[DATA EXTRACT Boundary: Start]

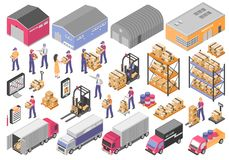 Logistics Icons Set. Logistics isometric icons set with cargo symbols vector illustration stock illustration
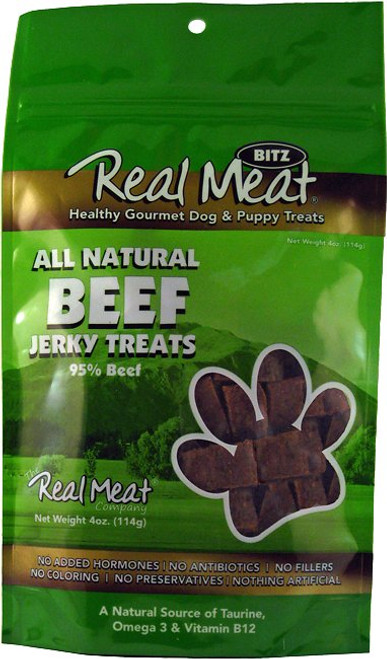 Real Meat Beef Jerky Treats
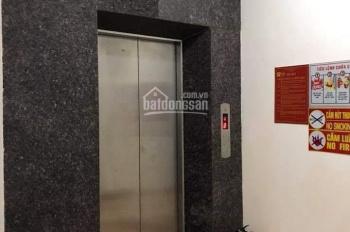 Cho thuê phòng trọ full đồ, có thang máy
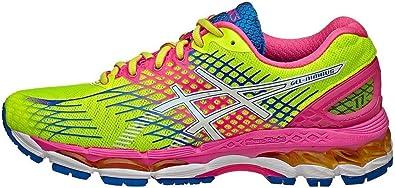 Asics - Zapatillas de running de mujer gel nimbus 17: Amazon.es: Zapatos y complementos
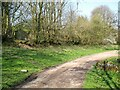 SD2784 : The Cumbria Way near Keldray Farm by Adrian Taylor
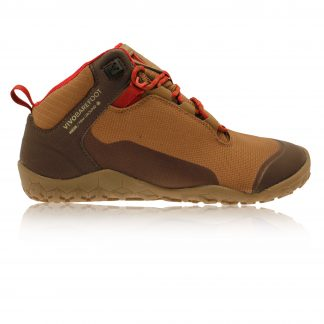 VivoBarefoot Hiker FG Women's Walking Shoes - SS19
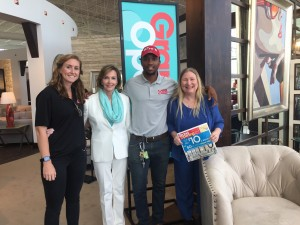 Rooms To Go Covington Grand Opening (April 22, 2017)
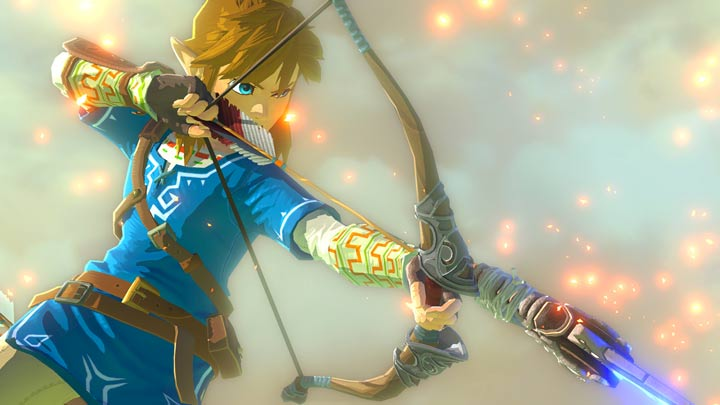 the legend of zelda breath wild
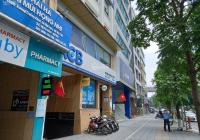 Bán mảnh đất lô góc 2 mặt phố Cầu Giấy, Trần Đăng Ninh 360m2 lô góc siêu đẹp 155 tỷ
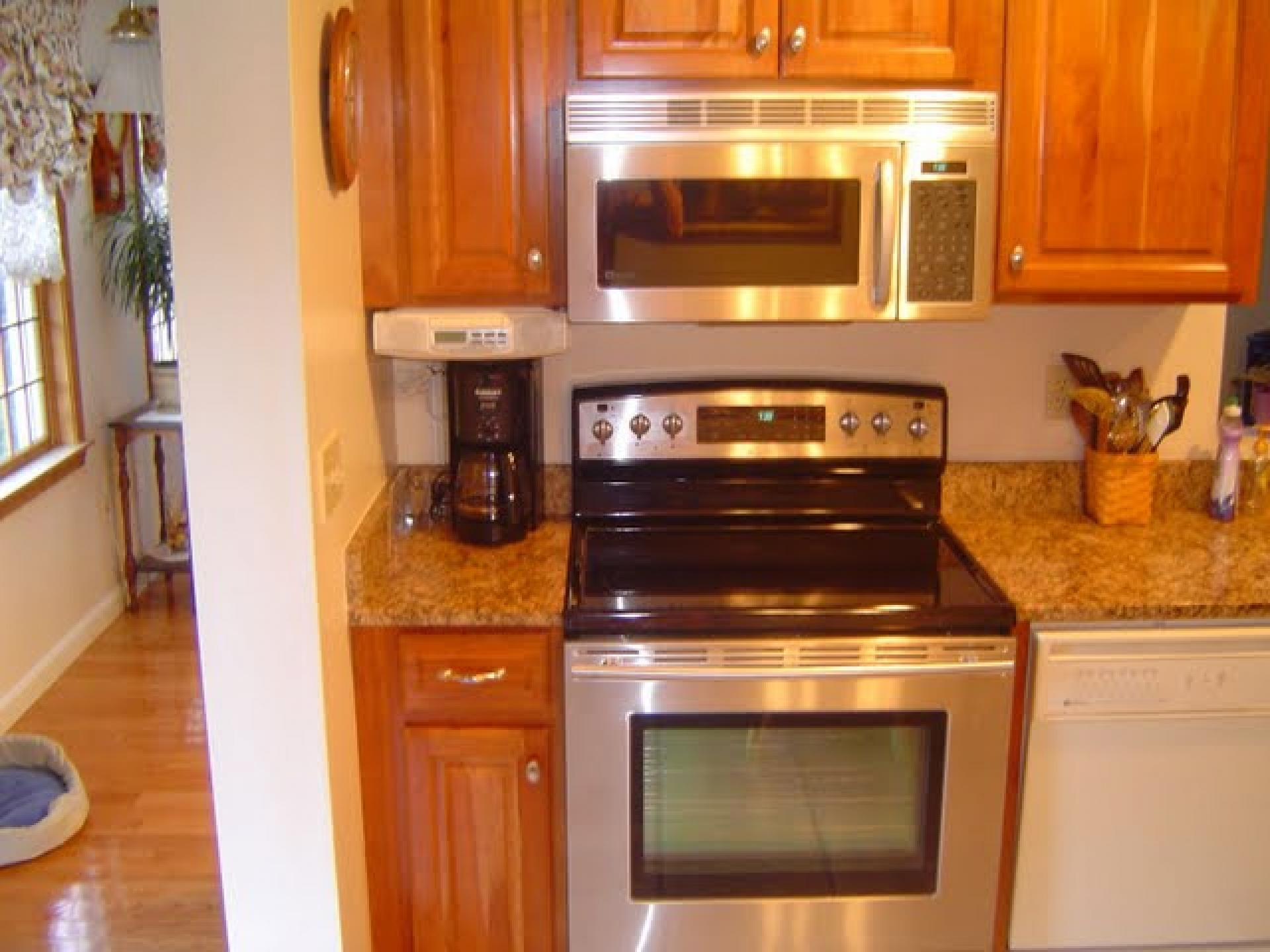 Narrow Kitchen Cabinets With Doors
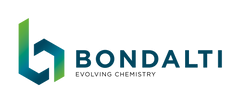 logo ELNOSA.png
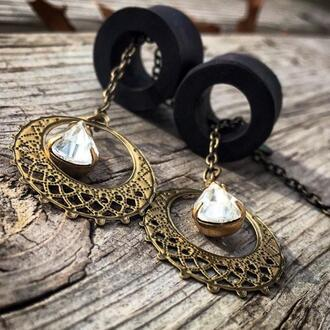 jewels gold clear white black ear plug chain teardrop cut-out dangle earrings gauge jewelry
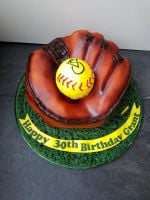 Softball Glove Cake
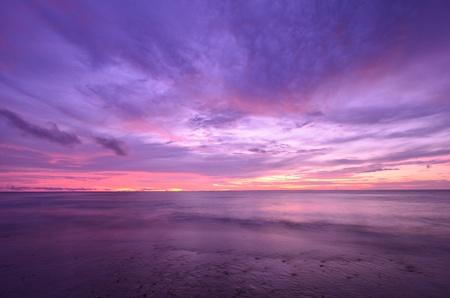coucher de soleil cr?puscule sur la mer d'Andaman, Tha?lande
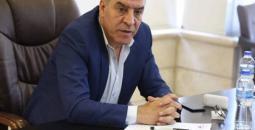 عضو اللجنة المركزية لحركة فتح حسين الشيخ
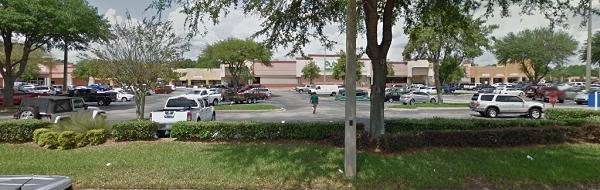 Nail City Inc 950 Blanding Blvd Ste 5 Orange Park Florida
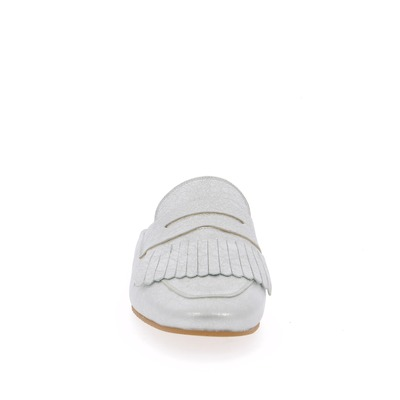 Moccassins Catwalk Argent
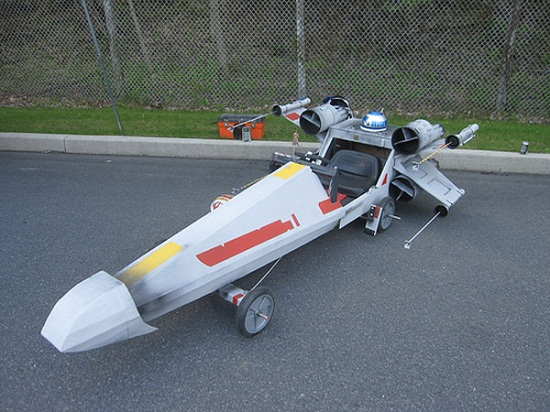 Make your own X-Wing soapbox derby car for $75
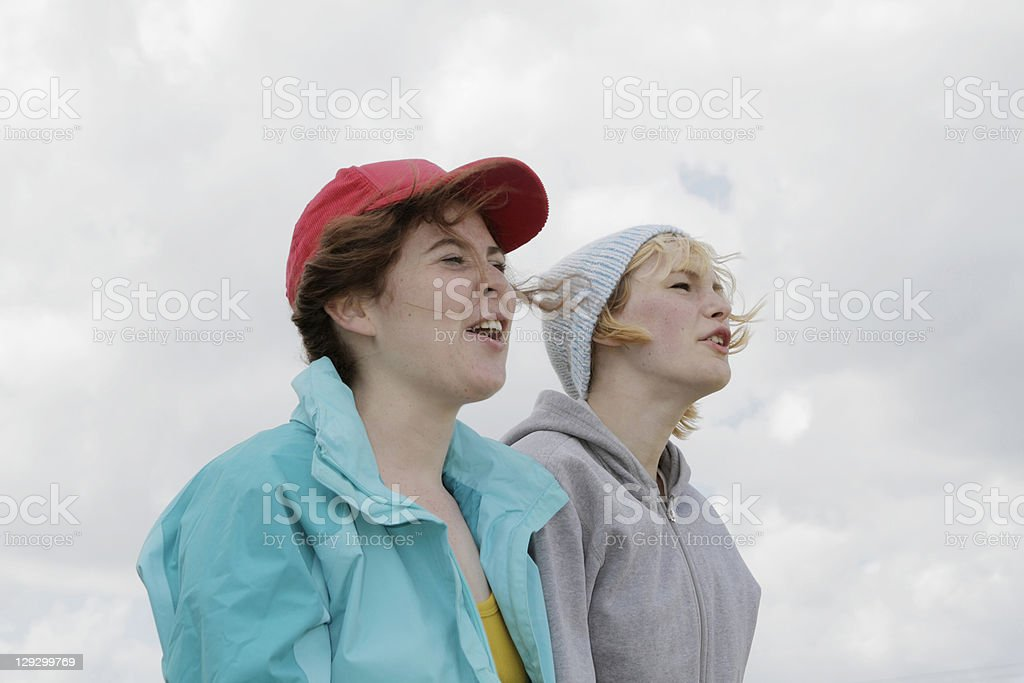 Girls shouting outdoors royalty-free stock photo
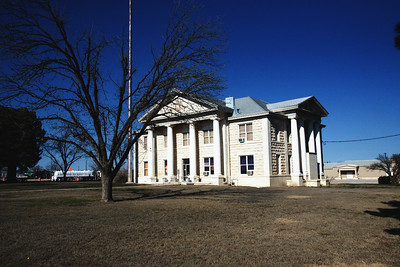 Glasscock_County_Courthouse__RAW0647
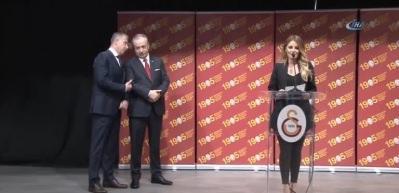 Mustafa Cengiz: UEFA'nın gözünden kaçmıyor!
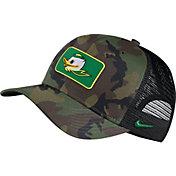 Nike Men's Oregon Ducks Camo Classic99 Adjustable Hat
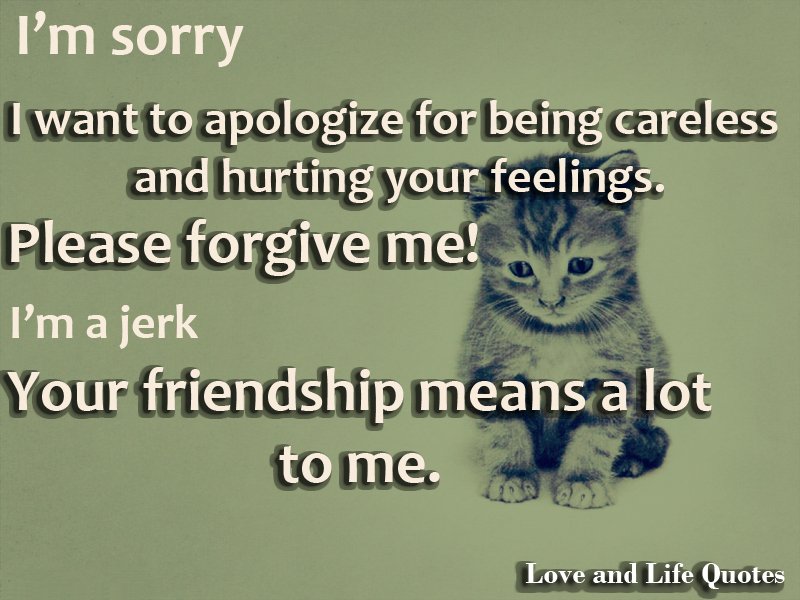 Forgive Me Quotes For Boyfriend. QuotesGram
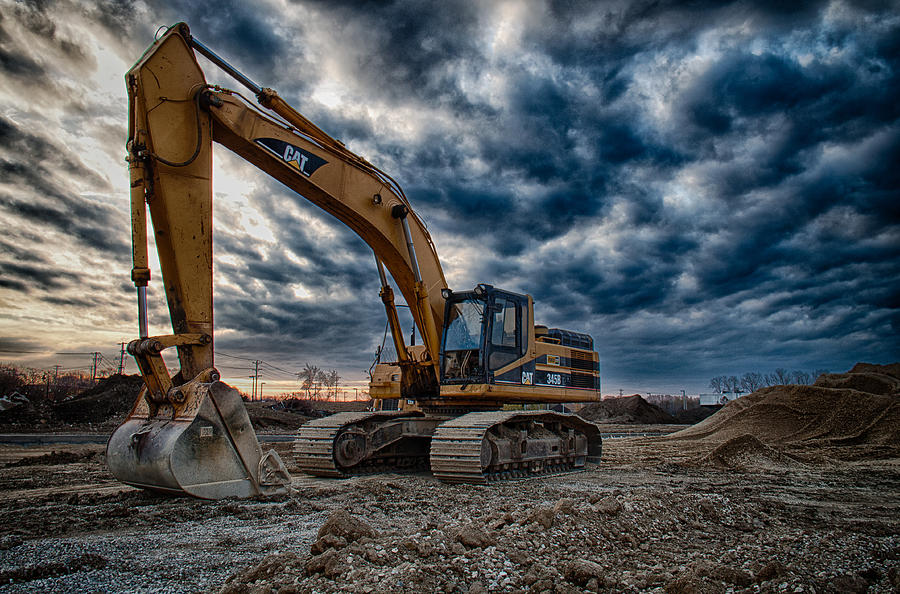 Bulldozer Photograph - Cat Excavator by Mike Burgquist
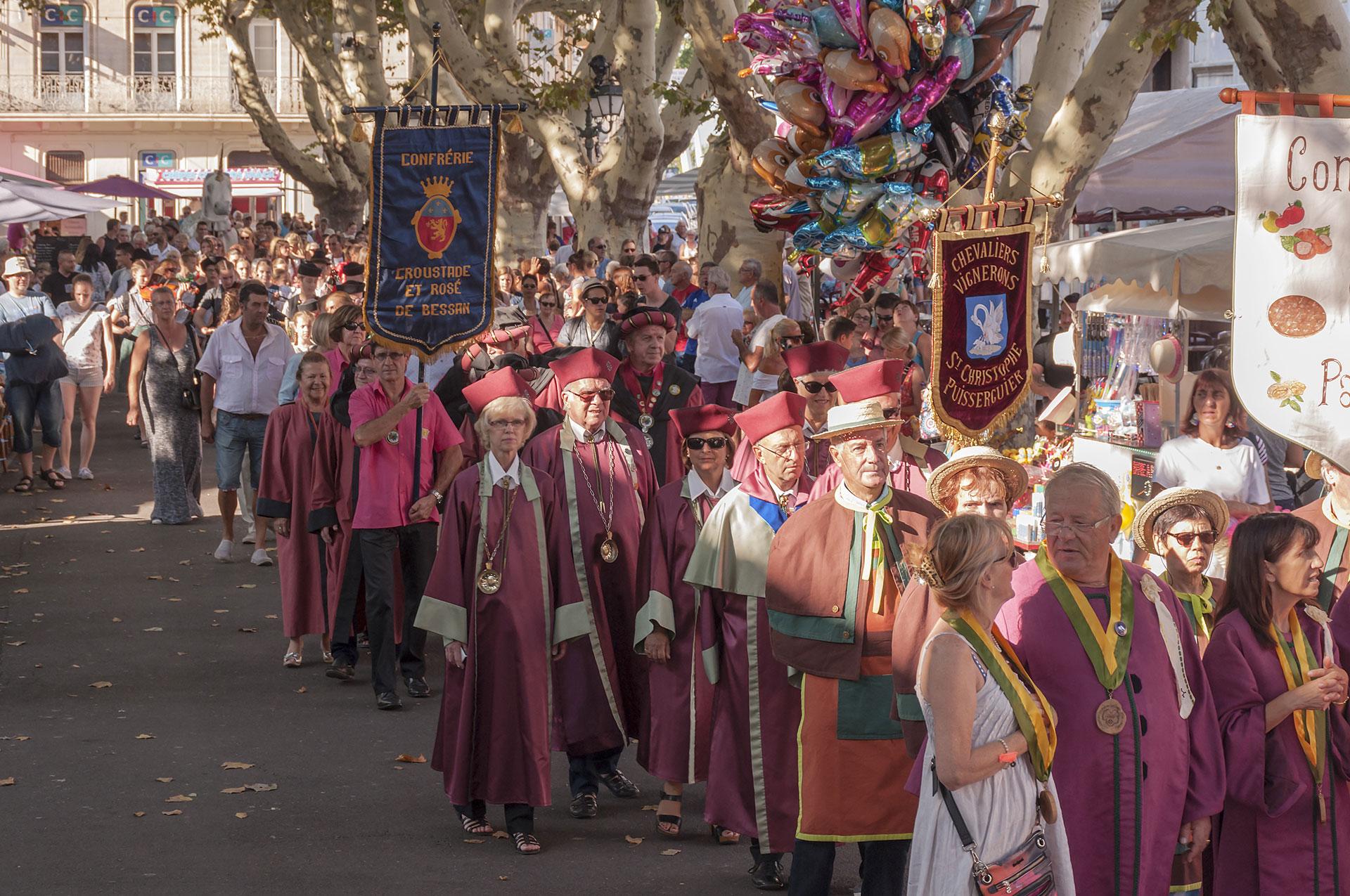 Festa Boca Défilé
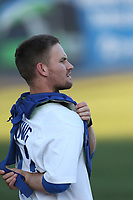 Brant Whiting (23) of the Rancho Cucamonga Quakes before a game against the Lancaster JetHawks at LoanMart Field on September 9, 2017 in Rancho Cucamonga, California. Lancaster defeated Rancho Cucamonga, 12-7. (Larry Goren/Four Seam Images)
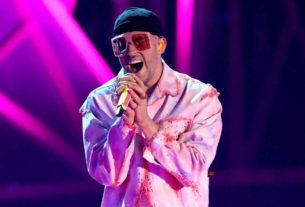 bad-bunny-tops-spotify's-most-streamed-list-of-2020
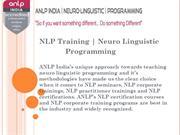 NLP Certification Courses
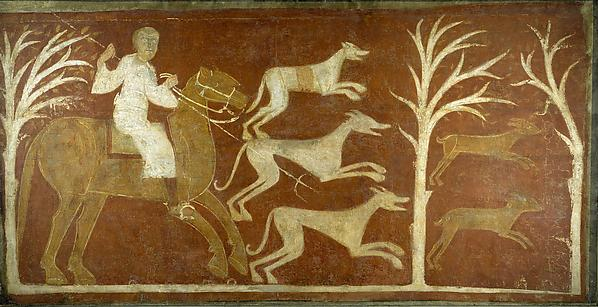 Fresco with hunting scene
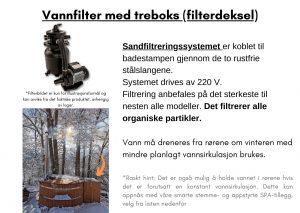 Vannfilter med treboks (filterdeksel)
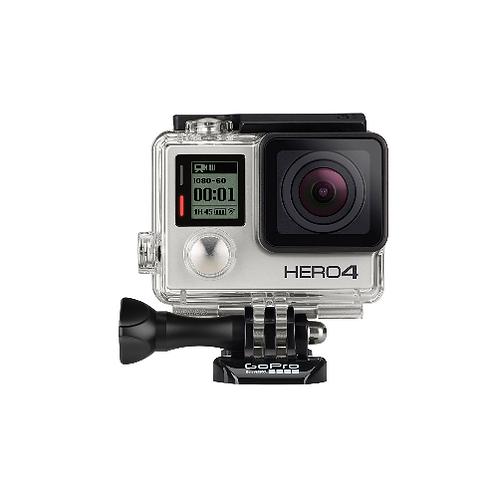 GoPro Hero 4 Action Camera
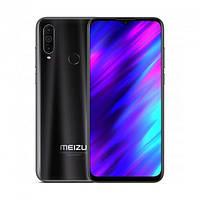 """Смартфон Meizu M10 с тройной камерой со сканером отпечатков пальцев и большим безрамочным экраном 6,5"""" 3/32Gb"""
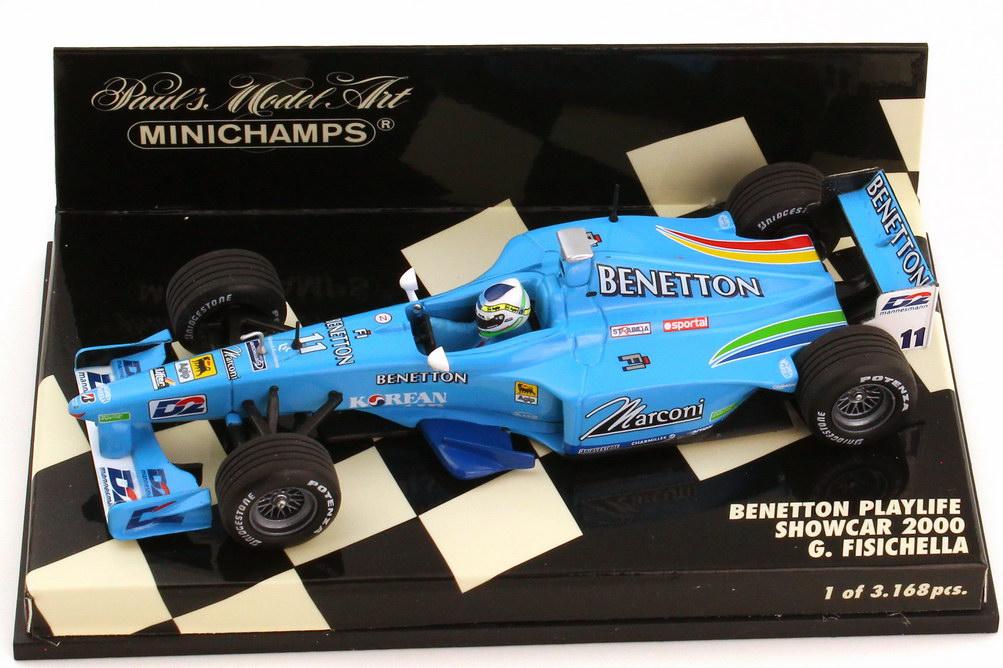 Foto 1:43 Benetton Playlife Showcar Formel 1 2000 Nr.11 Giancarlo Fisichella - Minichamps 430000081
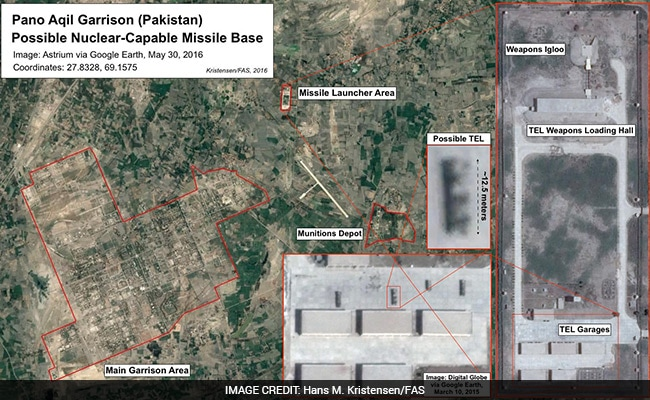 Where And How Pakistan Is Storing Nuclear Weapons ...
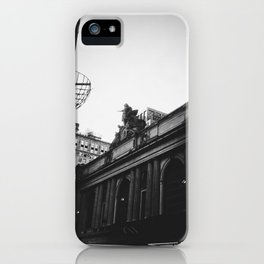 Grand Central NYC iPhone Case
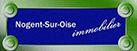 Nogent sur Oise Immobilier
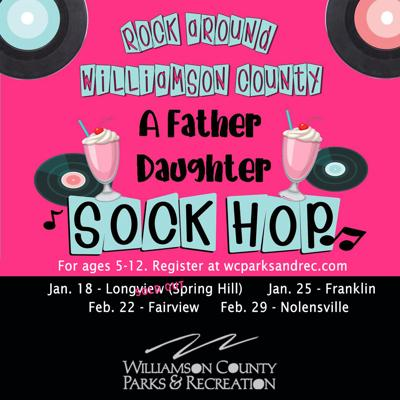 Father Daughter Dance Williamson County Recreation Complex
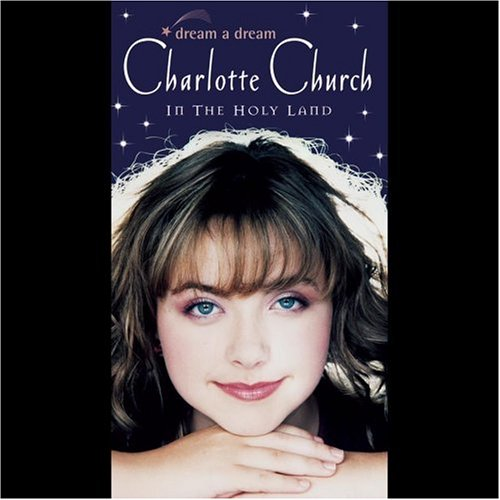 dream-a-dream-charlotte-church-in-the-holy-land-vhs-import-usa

[DATA EXTRACT Boundary: End]

- [WORK REQUIRED]
Transcribe, word for word, the stretch of lines in the data above from the one with "Girls shouting outdoors" through the one with "Festa Boca Défilé"; omit all pictures.

- [YOUR SOLUTION]
 Girls shouting outdoors royalty-free stock photo
 Glasscock_County_Courthouse__RAW0647
 Mustafa Cengiz: UEFA'nın gözünden kaçmıyor!
 Nike Men's Oregon Ducks Camo Classic99 Adjustable Hat
 Forgive Me Quotes For Boyfriend. QuotesGram
 Bulldozer Photograph - Cat Excavator by Mike Burgquist
 Festa Boca Défilé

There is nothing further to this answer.